What you print must match the data line for line.

# RAW DATA:
########

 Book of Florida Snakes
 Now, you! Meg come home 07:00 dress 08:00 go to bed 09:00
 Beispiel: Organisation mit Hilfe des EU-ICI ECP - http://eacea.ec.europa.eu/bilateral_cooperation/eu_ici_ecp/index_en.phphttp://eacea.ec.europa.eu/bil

########

# SOLVED PROBLEM:
 Book of Florida Snakes
 Now, you! Meg come home 07:00 dress 08:00 go to bed 09:00
 Beispiel: Organisation mit Hilfe des EU-ICI ECP - http://eacea.ec.europa.eu/bilateral_cooperation/eu_ici_ecp/index_en.phphttp://eacea.ec.europa.eu/bil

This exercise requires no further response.